California non-profits are no longer required to disclose their donors. Californian law has a particular rule that requires all charitable and non-profit organizations to disclose the names of their...

California non-profits are no longer required to disclose their donors.

Californian law has a particular rule that requires all charitable and non-profit organizations to disclose the names of their contributors. This law was put in place to combat the increase of “dark money” politics, anonymous donations from politicians intended to garner favor without affecting their public optics. Unfortunately, as of today, that rule is no longer a rule.

The United States Supreme Court has invalidated the disclosure rule with a 6-3 ruling along party lines.

“The upshot is that California casts a dragnet for sensitive donor information from tens of thousands of charities each year, even though that information will become relevant in only a small number of cases involving filed complaints,” Chief Justice John Roberts wrote.

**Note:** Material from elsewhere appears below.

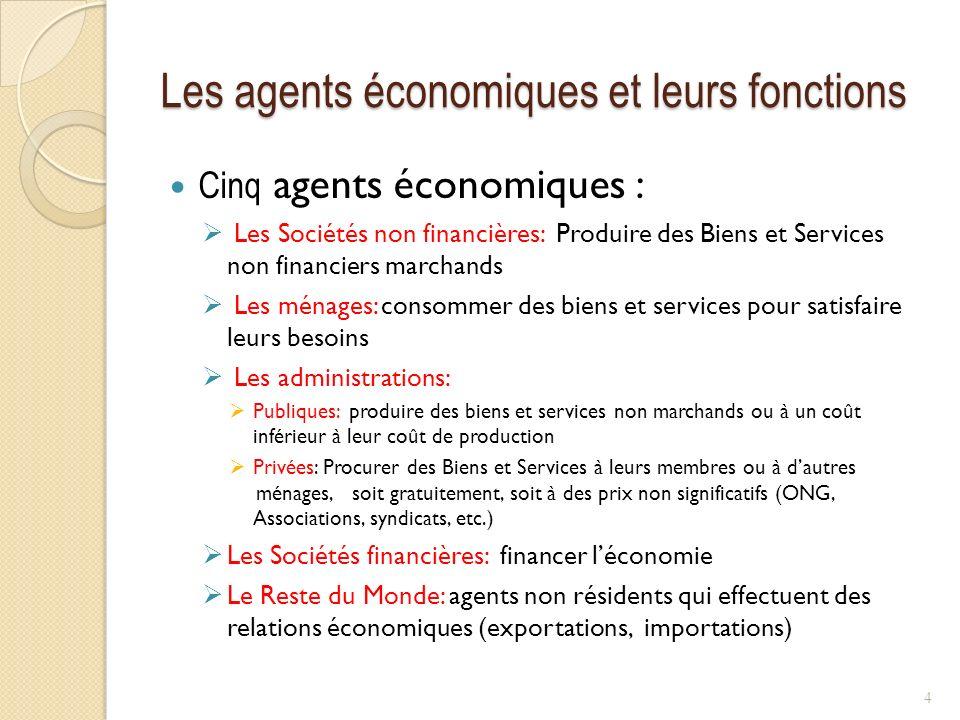 Les agents économiques et leurs fonctions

Justice Sonia Sotomayor fired back, saying that the ruling will allow a greater influx of anonymous, potentially fraudulent money to pass through charities. She added that the court “trades precision for blunt force” and creates a “significant risk that it will topple disclosure regimes that should be constitutional.”

The challenge was originally raised by the American for Prosperity Foundation and the Thomas More Law Center, conservative non-profit organizations that the state had failed to provide a compelling reason for the rule’s existence.